Complete the following –
1. Answer these from the walleye study article:
(a) How many acoustic receivers have scientists placed in the lake?
(b) What water temperature do researchers call optimal for walleye?
(c) How large was the tribe's grant, and which agency gave it?
2. In the walleye study article, list every kind of information about a tagged fish that Klimah says the researchers will know.
3. Reproduce the walleye study article's text. Begin at the words "Scientists have placed" and stop after "biologist Carl Klimah.".
━━━━━ Text shown
MINNEAPOLIS (AP) — A new study is using underwater listening devices to find out why more young walleye in a Minnesota lake aren't making it to adulthood.
Acoustic telemetry will be used to track the movements of the juvenile fish in Lake Mille Lacs, Minnesota Public Radio News reported. The Mille Lacs Band of Ojibwe hopes to test a hypothesis that warming lake temperatures are contributing to the recent walleye population decline.
The band has partnered with the Great Lakes Indian Fish and Wildlife Commission and the Fond du Lac Band of Ojibwe for the study. The tribe received a grant of nearly $200,000 from the U.S. Fish and Wildlife Service for the study, which will run through the spring of 2019.
Scientists have placed 61 acoustic receivers in the lake in a grid pattern more than 9,800 feet (3,000 meters) apart. They aim to implant transmitters in about 70 adult walleye this month. Researchers will also tag 35 juvenile fish in the fall and another 35 this spring, said biologist Carl Klimah.
"We'll know roughly where that fish is, we'll know what depth it's at, we'll know what temperature it's occupying," Klimah said. "So there's a lot of information that comes with it."
Researchers hope to see if walleye are moving into smaller areas of the lake as they seek the optimal water temperature of around 68 degrees (20 Celsius). That movement could bring juvenile and adult walleye closer together and could increase the chances of the adult fish eating the younger fish, Klimah said.
Walleye fishing in Mille Lacs Lake has been limited to catch-and-release this summer. Minnesota Department of Natural Resources officials have said the walleye population shows signs of improving health, but angling restrictions are needed to help its recovery.
━━━━━━━━━━
━━━━━ Entries shown
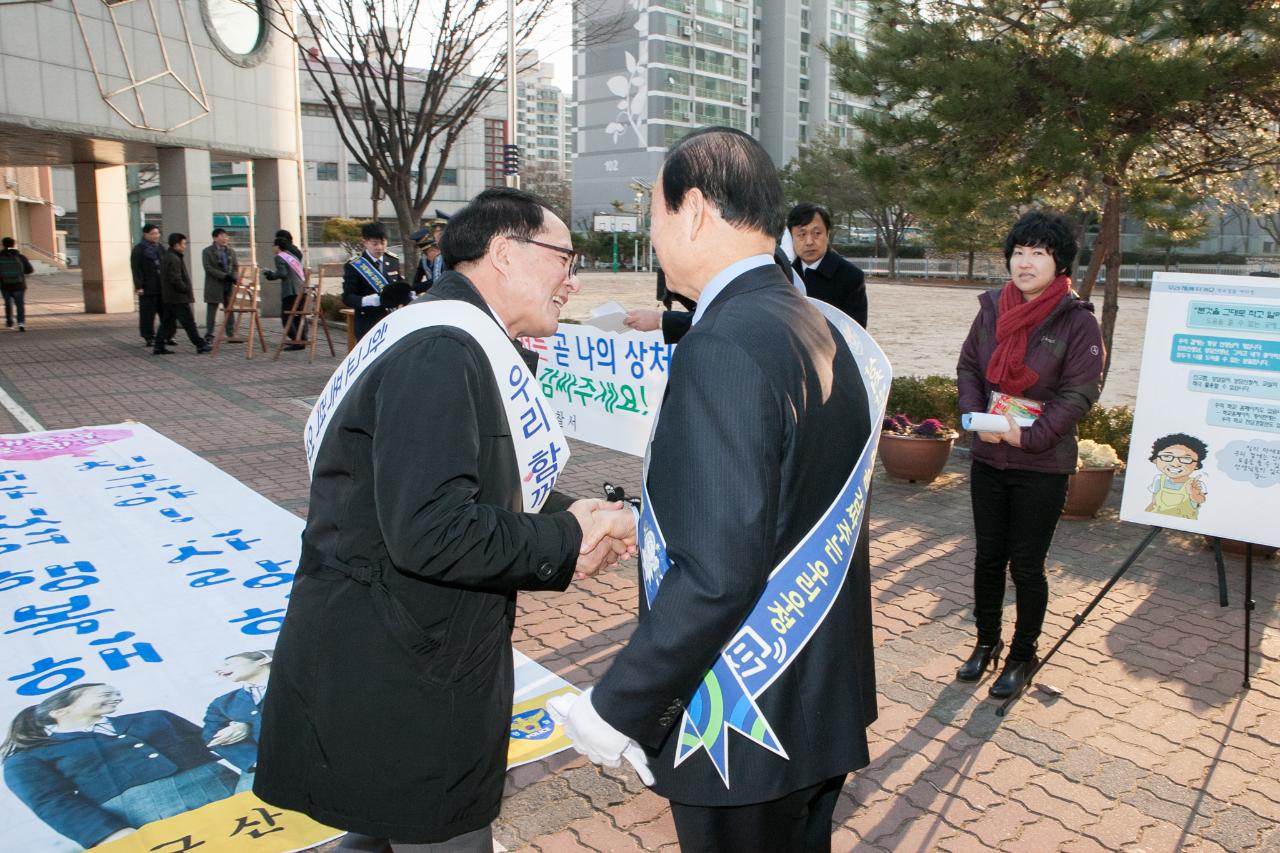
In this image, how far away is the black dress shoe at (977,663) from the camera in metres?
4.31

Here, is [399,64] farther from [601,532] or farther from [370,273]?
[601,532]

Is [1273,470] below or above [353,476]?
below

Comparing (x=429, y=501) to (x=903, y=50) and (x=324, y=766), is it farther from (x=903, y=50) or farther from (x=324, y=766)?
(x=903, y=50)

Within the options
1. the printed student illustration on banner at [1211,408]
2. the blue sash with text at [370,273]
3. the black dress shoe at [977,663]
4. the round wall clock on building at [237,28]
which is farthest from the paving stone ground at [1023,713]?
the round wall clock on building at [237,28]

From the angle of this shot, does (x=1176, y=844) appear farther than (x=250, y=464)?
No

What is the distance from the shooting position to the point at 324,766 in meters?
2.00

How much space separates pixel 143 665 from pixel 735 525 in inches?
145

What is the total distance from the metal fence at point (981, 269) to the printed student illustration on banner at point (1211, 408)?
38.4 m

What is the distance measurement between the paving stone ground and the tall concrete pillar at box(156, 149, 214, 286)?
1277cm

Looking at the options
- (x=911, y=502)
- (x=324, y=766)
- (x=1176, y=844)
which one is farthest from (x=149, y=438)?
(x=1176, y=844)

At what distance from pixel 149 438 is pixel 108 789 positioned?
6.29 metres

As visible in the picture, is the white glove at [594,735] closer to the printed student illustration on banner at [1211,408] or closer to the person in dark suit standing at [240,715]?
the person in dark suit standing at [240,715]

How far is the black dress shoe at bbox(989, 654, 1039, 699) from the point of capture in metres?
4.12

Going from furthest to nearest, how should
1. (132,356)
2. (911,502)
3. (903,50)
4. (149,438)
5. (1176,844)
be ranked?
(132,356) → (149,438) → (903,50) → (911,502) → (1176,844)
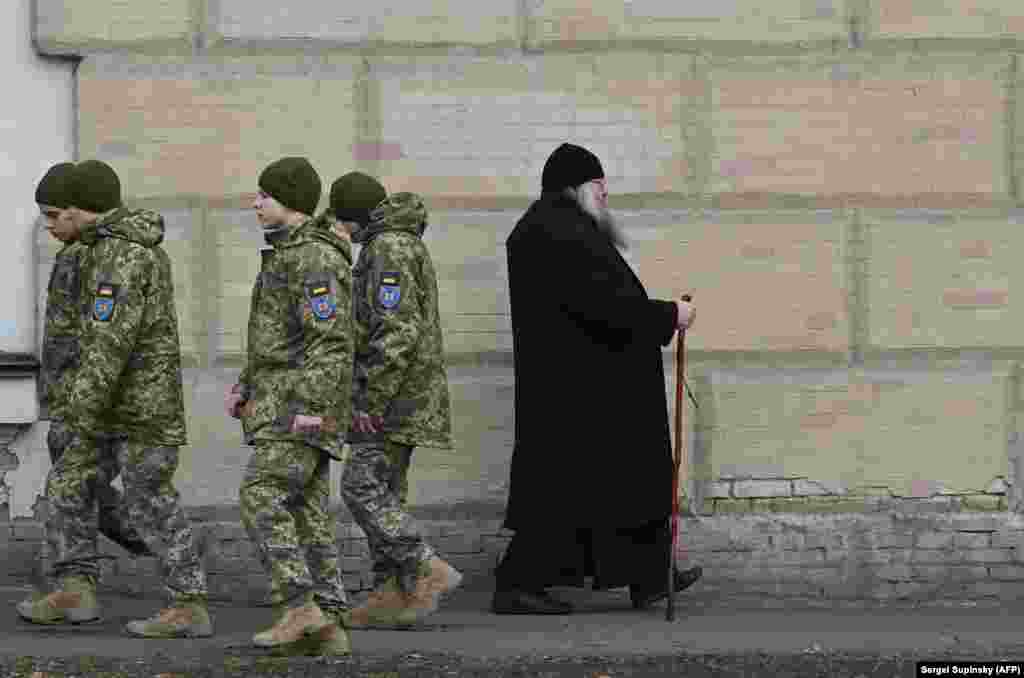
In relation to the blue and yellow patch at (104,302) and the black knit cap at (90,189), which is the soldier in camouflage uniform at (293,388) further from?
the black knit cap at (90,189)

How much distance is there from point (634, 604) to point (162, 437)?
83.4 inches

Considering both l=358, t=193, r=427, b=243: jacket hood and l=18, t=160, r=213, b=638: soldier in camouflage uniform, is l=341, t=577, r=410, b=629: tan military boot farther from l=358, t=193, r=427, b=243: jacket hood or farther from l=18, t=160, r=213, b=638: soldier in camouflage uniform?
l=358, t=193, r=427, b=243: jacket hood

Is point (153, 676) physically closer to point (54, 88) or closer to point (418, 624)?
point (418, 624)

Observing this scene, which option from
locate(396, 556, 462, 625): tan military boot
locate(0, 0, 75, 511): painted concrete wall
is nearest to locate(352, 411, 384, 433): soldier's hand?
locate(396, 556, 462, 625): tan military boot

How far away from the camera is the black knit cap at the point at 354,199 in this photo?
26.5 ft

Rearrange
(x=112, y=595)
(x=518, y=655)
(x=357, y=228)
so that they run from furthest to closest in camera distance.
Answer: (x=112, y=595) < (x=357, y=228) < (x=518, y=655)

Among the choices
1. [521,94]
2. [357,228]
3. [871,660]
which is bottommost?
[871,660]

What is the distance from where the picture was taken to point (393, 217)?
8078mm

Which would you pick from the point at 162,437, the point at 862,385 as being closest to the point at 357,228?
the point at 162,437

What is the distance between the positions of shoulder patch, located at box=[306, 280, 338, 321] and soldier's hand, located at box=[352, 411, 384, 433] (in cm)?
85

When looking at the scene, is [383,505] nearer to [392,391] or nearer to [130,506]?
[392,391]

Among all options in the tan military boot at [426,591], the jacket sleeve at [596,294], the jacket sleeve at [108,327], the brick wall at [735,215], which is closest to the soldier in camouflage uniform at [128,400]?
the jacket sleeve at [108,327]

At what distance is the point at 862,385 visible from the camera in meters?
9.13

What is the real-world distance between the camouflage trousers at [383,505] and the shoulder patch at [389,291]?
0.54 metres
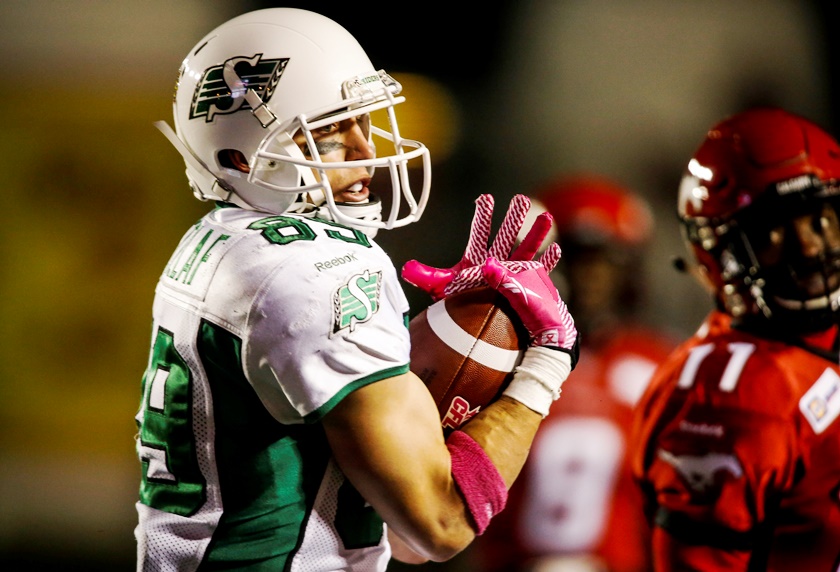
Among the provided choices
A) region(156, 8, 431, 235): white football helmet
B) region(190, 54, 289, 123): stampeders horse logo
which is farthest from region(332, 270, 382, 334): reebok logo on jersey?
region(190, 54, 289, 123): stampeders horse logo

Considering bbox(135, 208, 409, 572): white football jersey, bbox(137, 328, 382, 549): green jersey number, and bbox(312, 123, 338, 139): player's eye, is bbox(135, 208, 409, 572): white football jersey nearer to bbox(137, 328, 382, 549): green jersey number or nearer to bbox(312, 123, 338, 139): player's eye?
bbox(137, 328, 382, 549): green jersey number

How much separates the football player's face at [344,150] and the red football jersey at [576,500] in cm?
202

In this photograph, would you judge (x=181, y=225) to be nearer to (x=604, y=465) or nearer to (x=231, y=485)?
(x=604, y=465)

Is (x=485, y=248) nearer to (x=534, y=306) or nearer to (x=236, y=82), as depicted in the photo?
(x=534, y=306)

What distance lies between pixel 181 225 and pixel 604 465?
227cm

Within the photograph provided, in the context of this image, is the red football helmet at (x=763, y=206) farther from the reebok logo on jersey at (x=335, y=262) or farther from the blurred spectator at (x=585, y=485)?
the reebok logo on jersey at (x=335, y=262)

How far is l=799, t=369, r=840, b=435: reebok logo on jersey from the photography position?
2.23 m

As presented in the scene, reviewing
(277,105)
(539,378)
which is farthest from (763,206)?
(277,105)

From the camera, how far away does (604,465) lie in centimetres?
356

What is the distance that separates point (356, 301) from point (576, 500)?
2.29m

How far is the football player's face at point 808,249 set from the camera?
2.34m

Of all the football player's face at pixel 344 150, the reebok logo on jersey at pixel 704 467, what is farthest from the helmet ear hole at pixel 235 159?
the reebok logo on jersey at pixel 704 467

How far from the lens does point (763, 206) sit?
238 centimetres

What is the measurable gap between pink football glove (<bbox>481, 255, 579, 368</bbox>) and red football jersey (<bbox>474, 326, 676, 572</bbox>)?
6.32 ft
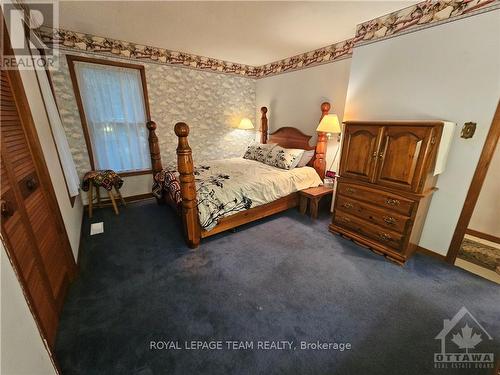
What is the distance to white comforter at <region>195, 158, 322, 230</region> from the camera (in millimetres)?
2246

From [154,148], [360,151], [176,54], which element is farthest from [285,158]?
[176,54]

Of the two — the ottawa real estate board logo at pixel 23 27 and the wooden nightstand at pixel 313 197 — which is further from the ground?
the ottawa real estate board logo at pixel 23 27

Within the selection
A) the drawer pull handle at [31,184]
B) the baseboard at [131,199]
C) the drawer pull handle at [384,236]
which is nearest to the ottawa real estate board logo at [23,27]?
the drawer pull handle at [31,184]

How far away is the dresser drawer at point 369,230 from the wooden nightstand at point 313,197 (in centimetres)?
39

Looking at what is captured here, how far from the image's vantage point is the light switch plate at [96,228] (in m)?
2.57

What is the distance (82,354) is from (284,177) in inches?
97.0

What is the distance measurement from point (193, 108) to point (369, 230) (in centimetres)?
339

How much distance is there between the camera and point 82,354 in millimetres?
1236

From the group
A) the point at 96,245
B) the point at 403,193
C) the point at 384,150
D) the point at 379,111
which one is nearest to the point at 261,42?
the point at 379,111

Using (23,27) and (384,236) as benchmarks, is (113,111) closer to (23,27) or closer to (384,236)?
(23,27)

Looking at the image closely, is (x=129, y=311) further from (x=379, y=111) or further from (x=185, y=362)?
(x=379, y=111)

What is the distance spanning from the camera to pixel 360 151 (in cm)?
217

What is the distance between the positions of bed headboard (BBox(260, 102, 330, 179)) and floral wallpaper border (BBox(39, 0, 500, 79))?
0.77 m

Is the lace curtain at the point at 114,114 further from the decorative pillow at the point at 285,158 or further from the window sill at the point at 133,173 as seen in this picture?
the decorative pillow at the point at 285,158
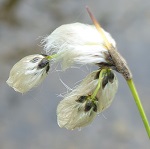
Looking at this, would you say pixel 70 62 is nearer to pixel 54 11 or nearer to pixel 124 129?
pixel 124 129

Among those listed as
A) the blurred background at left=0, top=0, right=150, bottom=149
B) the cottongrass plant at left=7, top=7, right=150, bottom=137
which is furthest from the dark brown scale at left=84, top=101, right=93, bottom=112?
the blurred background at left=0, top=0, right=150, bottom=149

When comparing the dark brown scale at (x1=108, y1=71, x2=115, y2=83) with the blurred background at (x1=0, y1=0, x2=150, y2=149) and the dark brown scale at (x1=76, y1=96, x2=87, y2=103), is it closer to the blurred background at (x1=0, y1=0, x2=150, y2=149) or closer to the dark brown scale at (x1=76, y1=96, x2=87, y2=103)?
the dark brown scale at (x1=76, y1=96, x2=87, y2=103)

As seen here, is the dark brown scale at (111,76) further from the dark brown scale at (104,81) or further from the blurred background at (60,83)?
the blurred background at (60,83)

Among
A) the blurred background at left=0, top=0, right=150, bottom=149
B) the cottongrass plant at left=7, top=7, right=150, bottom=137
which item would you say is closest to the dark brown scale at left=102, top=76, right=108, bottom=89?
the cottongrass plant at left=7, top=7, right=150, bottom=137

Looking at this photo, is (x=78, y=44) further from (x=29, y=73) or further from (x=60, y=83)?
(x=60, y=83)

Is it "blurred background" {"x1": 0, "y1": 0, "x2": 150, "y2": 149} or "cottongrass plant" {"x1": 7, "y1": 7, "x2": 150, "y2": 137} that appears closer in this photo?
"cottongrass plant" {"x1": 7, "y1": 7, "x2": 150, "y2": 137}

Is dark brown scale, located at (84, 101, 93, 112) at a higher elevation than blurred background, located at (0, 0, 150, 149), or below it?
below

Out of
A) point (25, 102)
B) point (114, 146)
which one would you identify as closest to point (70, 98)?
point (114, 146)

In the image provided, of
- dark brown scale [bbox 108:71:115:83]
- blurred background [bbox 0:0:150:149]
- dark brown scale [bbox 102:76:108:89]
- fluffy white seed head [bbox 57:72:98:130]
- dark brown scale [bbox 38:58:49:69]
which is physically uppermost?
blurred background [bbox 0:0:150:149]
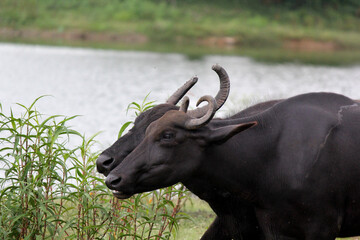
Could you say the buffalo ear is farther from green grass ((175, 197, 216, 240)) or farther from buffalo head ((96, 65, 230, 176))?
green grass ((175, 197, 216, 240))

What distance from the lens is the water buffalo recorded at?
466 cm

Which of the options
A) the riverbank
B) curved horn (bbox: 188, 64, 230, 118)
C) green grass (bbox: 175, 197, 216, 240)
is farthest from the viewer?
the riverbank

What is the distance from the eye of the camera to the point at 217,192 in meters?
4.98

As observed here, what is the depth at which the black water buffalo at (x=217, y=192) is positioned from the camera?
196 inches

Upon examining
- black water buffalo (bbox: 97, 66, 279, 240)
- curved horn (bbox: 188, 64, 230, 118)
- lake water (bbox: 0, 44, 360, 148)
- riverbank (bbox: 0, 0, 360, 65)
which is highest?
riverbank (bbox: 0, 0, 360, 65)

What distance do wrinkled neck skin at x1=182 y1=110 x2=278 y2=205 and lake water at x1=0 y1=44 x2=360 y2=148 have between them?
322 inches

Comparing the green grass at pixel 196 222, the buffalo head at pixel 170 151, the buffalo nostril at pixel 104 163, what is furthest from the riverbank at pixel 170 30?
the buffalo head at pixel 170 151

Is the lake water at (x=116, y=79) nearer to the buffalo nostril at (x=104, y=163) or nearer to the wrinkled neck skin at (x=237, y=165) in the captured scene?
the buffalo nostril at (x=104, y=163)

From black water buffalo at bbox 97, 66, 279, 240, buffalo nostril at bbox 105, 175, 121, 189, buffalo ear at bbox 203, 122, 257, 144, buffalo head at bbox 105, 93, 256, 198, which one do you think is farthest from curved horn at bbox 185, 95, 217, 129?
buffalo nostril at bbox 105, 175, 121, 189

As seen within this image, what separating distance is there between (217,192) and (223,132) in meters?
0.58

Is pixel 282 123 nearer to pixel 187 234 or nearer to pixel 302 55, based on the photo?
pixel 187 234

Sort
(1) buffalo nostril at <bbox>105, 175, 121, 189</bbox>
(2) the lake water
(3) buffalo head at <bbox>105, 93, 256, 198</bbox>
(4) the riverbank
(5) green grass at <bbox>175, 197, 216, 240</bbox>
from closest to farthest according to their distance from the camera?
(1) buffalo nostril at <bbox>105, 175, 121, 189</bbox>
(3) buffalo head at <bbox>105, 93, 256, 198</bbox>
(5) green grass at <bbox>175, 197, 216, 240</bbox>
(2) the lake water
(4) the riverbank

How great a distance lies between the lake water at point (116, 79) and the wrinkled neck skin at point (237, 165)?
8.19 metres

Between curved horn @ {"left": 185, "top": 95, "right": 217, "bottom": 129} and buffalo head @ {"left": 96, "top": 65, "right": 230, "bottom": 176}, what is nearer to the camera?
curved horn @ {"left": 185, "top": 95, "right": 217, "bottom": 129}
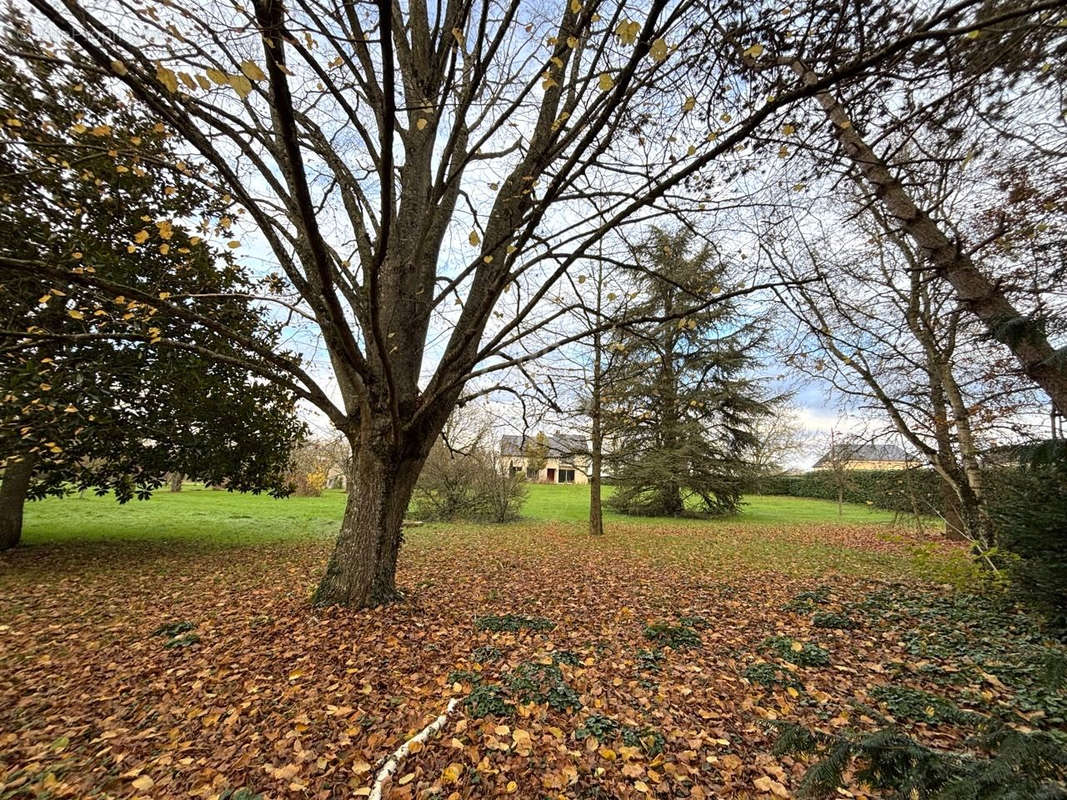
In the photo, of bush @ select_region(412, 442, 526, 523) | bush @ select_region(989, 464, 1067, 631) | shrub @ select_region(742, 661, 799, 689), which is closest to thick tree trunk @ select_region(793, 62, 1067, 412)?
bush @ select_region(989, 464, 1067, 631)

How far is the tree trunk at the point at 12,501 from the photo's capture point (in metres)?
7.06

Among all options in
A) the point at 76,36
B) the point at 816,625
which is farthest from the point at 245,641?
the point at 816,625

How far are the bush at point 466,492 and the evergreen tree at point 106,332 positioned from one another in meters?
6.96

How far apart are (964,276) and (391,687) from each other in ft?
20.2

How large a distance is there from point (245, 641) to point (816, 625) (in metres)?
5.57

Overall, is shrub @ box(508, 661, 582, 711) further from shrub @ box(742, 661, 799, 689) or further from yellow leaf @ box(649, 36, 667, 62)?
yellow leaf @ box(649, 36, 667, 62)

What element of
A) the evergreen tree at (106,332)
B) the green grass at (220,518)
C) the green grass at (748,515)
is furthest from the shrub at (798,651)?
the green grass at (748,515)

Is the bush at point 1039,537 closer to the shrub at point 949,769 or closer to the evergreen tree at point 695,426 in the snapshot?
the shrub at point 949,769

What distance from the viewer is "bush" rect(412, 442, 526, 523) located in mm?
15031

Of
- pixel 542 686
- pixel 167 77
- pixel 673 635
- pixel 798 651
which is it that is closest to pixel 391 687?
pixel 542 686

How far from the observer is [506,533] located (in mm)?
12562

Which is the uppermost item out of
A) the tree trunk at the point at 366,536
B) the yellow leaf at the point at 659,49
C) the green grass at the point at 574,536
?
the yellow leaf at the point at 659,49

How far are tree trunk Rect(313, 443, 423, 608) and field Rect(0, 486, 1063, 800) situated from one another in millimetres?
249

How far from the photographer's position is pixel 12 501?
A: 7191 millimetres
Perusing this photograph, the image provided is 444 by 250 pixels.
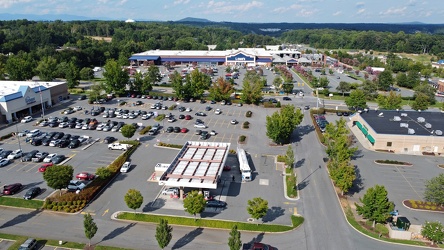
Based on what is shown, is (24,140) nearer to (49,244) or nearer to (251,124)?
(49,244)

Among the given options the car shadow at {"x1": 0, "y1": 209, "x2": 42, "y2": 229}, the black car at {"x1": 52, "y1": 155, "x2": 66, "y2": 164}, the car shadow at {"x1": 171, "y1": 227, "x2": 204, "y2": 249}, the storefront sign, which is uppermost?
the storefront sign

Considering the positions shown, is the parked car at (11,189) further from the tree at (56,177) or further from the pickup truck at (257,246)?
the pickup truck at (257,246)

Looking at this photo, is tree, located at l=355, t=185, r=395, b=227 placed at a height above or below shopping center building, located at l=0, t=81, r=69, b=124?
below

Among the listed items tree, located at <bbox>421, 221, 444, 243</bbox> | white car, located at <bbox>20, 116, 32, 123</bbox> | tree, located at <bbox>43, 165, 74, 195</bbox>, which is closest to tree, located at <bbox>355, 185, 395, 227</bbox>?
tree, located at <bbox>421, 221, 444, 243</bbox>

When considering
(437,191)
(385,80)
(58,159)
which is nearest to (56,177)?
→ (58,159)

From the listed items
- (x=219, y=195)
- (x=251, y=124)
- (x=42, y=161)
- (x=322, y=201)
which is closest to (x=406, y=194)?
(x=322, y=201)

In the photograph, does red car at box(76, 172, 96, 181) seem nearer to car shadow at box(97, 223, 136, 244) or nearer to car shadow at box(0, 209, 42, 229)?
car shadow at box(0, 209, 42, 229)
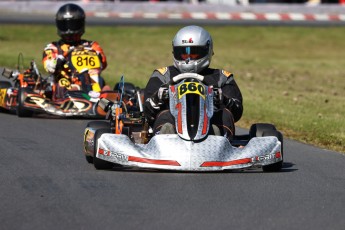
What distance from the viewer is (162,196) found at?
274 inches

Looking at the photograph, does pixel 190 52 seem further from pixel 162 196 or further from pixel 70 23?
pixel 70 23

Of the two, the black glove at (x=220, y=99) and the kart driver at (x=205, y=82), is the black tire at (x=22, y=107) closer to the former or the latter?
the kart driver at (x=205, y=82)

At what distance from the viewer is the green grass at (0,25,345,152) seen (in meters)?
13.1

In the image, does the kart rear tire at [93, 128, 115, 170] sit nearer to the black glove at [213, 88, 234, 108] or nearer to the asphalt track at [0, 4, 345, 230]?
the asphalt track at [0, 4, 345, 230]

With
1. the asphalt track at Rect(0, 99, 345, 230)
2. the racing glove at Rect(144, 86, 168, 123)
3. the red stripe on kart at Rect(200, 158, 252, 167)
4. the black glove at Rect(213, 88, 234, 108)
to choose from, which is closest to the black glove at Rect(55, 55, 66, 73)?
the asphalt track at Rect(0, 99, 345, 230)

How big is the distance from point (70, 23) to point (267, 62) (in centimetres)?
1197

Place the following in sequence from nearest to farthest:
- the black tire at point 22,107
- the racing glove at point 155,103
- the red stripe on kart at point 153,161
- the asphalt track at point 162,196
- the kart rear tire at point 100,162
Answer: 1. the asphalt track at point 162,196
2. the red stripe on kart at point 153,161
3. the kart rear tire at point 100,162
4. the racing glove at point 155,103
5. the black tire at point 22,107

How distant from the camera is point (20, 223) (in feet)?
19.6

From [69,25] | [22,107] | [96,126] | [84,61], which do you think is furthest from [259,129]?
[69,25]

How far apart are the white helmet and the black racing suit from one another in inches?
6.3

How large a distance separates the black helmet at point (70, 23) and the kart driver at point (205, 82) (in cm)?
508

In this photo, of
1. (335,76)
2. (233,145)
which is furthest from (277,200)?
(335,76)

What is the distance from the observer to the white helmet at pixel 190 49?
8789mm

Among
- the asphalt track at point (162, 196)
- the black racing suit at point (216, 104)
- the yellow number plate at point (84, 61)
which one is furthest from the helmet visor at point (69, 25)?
━━━━━━━━━━
Answers for the exercise –
1.
(a) 61
(b) Around 68 degrees (20 Celsius)
(c) Nearly $200,000, from the U.S. Fish and Wildlife Service

2.
- Roughly where the fish is
- What depth it is at
- What temperature it is occupying

3.
Scientists have placed 61 acoustic receivers in the lake in a grid pattern more than 9,800 feet (3,000 meters) apart. They aim to implant transmitters in about 70 adult walleye this month. Researchers will also tag 35 juvenile fish in the fall and another 35 this spring, said biologist Carl Klimah.